Daddy taught me an important lesson back when I was about 10 years old. We went fishing down in Gore. I was trying to catch bream, and Daddy was “bass fishing” He was using some kind of “shyster” plug….with three big hooks on it. I was just down the bank from him a little bit and I caught a little old bream. I went running down to show him, but didn’t holler or even say “hey” Dad was in the middle of a cast and as I ran up behind him he drew the rod back to where I was standing, and one of those hooks caught me in the right ear. Went plumb through my earlobe. If I had known he was gonna do that, and knowing what I do now I would have just asked him to drive me to the jewelry store and let me get a gold stud. It would have been kinda’ weird for 1960 though.
As it was, once Daddy knew he had hooked me, he hollered quite loud at me and then dropped the rod and grabbed me to access the damage. We ended up going to see old Dr. Clemens who cut the hook with a pair of wire cutters and pulled it out. “Boy, you gonna’ need a tetanus shot” he said. I hadn’t cried a lick the whole time with a shyster in my ear, but the dang tetanus shot hurt like mad and I cried like a baby.
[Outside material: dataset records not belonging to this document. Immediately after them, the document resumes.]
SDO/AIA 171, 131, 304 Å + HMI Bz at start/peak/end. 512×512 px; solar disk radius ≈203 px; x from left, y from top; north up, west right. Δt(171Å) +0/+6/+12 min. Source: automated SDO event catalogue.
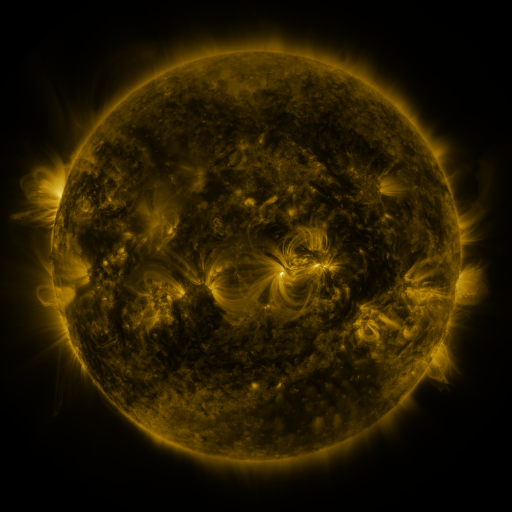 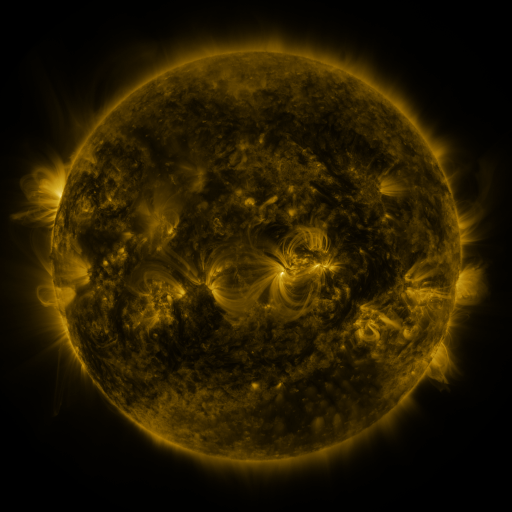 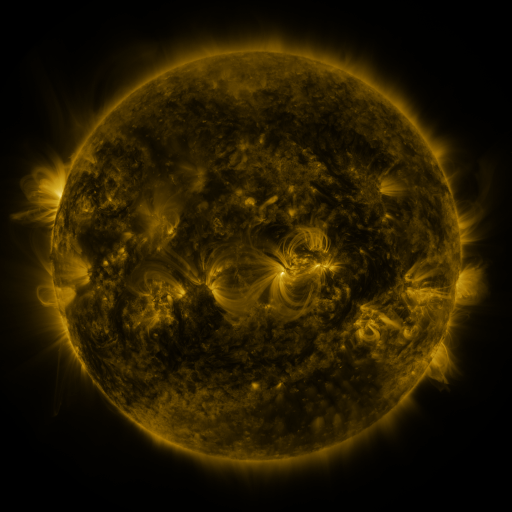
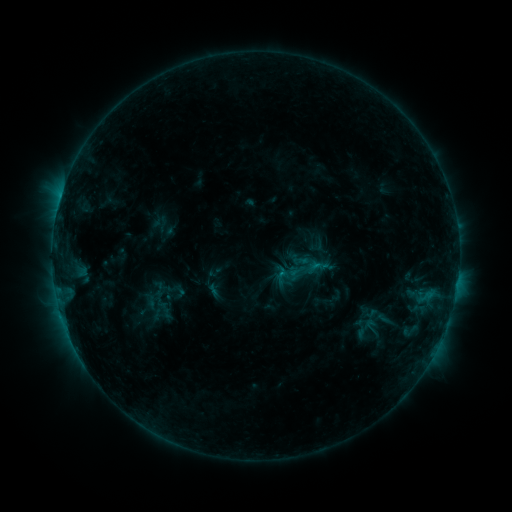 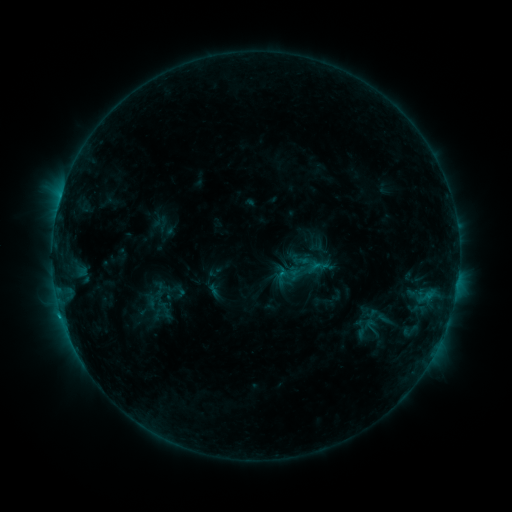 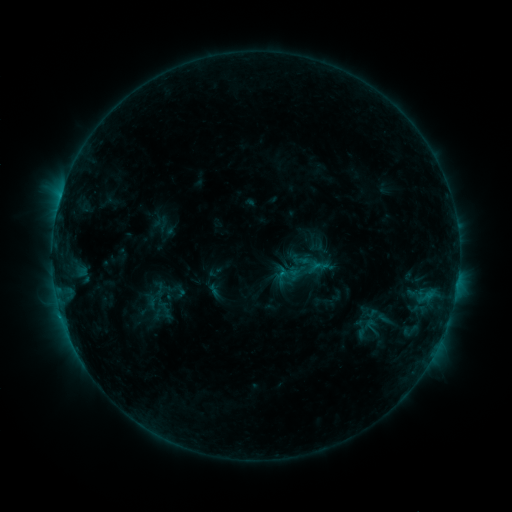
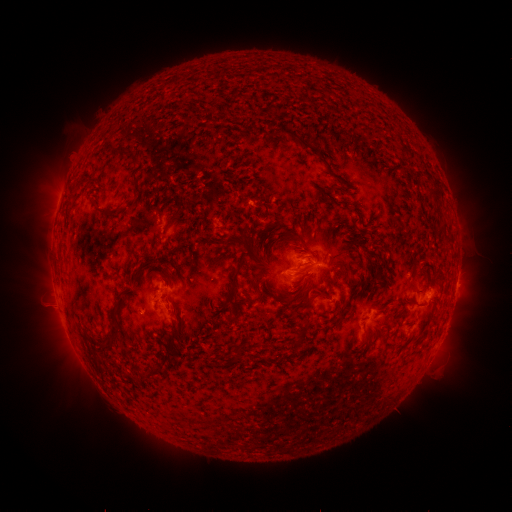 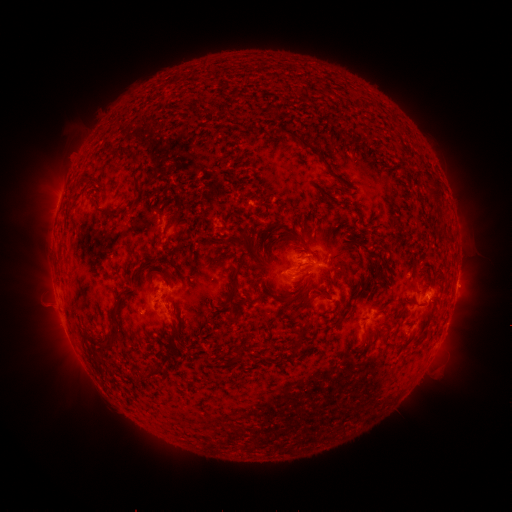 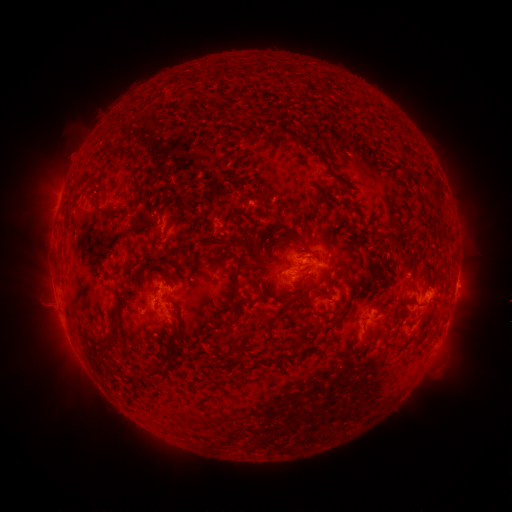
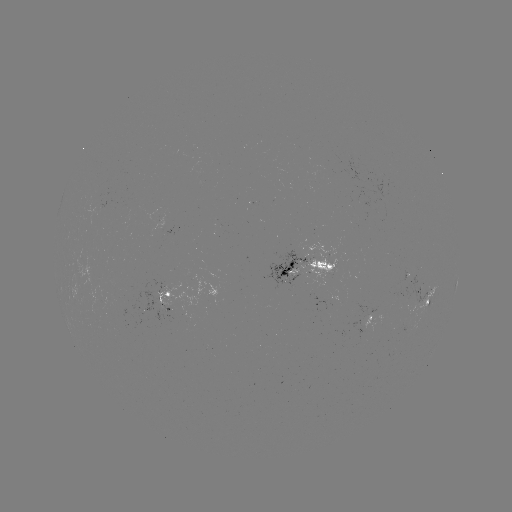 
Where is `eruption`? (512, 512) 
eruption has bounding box [36, 311, 89, 363].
Dad felt bad about hooking me…though it wasn’t his fault at all. I was the one that had snuck up behind him. I did learn to stay out of the way of a man casting a line with a baited hook on it that day. I also learned that parents can be scared too, especially when they accidentally hurt one of their kids. Dad reacted in the moment by hollering, and then by hugging. I’ve done the same thing over the years with my children. The initial scare…..and the startled reaction of hurting someone you love, and then the empathetic reaction of seeing they are hurt….but ok.
Dad took me fishing many more times after that, but I always got the exhortation at the start of our trip “Stay out from behind me when I’m casting son!” he said. “I will Daddy, I will….”
So, another year is quickly passing. Next month Daddy will have been gone for a decade. A lot of things have happened in that 10 years. New great grandchildren he would have loved to have known. A heart bypass for me that he could have told me about from first hand experience. Politics On which he would have had some of his own unique opinions. Now, this pandemic.
I have dreamed of him and Mom and my grandparents a lot lately, and I am always comforted by those dreams. It’s like they are all telling me things will be ok. That really helps especially coming from them. See you all again sometime.